Rugo suggested that one of the main reasons for that is precisely because the events and consequences of the war still aren’t really discussed openly.

“We discovered that there were quite a lot of people who really hadn’t addressed their trauma, and in particular the ex-fighters, because they had never spoken about what they’d done and most of them had never really started to come to terms with, or acknowledge, their roles in the combat,” he said.

Seeing that experience take place on screen — these aging men hearing themselves admit to some of the horrors they were a part of — can be hard to watch. It was, Rugo said, sometimes equally hard to film.

“Some of the interviews were very difficult,” he admitted. “We sat down with them for seven or eight hours on multiple occasions. So at the end of that, you’re drained anyway. And the material you’re recording is difficult. And you’re also going through a process where you empathize with a person and then you see him as someone who’s committed terrible deeds and been involved in a very bloody war. So you learn to (put aside) your own judgments and try and gain a deeper understanding of what motivated these people. That’s what we learned as filmmakers.

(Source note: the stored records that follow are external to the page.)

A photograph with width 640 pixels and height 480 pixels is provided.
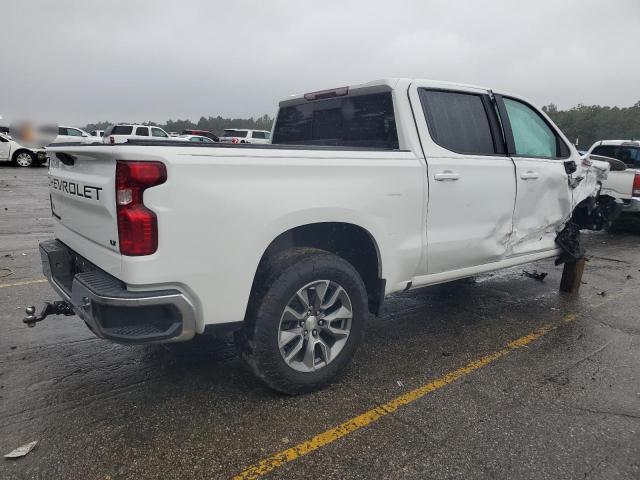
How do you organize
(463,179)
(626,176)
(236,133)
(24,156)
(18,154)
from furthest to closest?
(236,133)
(24,156)
(18,154)
(626,176)
(463,179)

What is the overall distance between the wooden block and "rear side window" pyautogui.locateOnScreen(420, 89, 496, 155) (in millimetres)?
2151

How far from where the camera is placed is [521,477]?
237 centimetres

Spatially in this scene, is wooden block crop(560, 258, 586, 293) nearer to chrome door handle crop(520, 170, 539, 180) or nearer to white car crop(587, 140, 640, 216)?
chrome door handle crop(520, 170, 539, 180)

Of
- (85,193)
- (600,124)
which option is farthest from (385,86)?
(600,124)

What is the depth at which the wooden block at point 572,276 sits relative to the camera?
5.40 meters

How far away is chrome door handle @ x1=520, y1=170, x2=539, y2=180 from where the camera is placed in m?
4.23

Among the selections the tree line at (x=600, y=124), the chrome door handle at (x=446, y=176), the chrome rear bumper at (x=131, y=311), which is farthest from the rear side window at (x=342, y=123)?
the tree line at (x=600, y=124)

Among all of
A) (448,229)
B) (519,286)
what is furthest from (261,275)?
(519,286)

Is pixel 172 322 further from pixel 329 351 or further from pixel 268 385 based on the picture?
pixel 329 351

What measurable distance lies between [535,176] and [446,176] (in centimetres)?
127

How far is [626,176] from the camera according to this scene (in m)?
9.20

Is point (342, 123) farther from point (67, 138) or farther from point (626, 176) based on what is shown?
point (626, 176)

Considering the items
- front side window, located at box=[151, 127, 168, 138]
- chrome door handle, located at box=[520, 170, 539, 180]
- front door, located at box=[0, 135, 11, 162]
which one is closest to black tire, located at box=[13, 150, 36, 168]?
front door, located at box=[0, 135, 11, 162]

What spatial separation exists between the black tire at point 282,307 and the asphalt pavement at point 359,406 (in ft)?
0.49
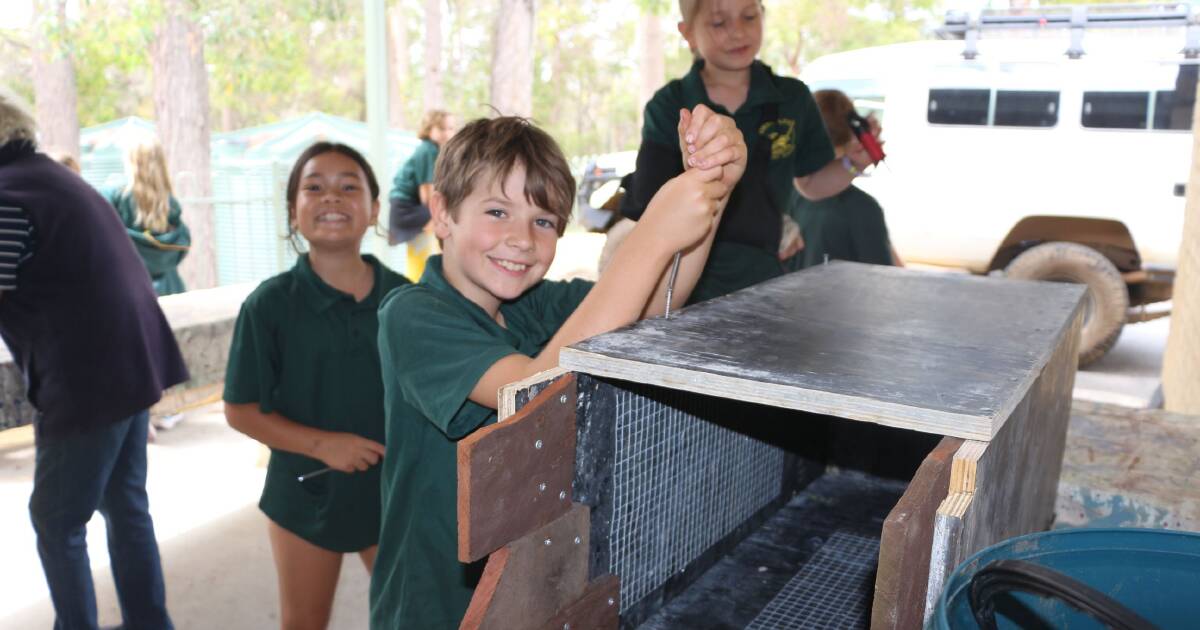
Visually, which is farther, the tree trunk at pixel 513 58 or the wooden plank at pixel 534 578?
the tree trunk at pixel 513 58

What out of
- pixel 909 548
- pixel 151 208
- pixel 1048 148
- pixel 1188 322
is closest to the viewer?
pixel 909 548

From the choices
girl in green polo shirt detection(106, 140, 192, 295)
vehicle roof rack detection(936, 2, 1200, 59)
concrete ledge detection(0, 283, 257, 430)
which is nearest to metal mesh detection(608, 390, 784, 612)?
concrete ledge detection(0, 283, 257, 430)

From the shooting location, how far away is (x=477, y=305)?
1601 mm

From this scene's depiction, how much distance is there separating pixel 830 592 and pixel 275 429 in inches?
56.8

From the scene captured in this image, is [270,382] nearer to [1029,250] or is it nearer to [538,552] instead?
[538,552]

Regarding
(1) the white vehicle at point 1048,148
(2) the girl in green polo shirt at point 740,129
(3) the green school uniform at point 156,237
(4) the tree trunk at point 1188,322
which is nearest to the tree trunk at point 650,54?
(1) the white vehicle at point 1048,148

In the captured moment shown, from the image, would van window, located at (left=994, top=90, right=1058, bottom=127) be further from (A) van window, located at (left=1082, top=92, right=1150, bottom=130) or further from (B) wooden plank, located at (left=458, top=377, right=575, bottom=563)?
(B) wooden plank, located at (left=458, top=377, right=575, bottom=563)

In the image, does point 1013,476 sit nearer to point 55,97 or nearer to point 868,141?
point 868,141

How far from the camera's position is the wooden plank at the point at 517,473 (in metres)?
Result: 1.00

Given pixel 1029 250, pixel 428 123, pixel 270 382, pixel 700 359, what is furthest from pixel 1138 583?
pixel 1029 250

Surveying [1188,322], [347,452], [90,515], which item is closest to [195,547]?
[90,515]

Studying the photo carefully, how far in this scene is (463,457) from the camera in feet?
3.19

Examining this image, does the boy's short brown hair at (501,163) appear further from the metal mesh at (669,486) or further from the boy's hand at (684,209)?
the metal mesh at (669,486)

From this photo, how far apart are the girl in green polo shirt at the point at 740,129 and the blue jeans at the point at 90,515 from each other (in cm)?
173
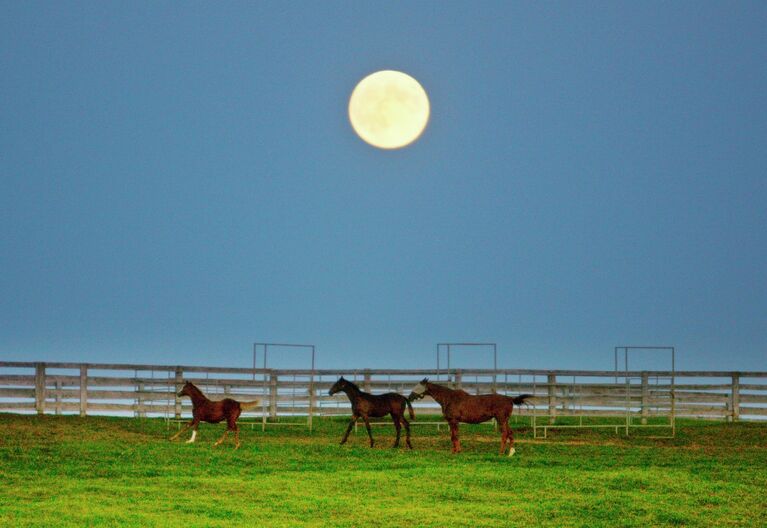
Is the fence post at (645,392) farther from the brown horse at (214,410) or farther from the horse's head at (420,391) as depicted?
the brown horse at (214,410)

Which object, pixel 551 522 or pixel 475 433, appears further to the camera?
pixel 475 433

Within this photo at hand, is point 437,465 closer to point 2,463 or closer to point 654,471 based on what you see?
point 654,471

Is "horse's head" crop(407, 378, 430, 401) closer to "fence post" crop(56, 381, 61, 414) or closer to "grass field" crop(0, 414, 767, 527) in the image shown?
"grass field" crop(0, 414, 767, 527)

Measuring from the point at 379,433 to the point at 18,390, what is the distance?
10943mm

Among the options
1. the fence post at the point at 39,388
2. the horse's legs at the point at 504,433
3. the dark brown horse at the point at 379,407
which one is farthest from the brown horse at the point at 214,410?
the fence post at the point at 39,388

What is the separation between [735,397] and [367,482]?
2002cm

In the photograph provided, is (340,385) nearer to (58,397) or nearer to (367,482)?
(367,482)

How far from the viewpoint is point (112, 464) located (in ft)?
57.5

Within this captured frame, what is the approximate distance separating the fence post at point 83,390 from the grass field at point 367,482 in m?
4.81

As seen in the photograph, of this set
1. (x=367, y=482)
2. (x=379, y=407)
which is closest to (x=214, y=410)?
(x=379, y=407)

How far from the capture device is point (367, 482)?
15.4 metres

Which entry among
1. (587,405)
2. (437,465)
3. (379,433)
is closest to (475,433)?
(379,433)

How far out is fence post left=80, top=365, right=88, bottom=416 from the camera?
28703 millimetres

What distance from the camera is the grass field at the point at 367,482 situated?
12.5m
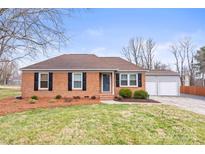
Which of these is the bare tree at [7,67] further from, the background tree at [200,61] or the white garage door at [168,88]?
the background tree at [200,61]

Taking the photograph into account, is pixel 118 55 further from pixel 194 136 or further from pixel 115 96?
pixel 194 136

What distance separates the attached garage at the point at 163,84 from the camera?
68.5 ft

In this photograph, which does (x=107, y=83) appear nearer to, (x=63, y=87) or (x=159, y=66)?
(x=63, y=87)

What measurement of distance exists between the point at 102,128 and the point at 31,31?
197 inches

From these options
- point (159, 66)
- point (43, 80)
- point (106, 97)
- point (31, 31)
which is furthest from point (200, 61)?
point (31, 31)

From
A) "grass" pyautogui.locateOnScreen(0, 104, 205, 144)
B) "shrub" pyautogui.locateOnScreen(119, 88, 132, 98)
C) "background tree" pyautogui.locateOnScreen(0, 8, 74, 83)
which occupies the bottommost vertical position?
"grass" pyautogui.locateOnScreen(0, 104, 205, 144)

“On a more general level, we learned that unless we address the mistakes that have been made in the past, it’s very difficult to create a shared future. In particular in countries such as Lebanon, which are still marred by inequality, by sectarian divides, and whose geo-political situation is a precarious one,” he continued. “So this work on the past is really important to build a sustainable and more stable present and future.”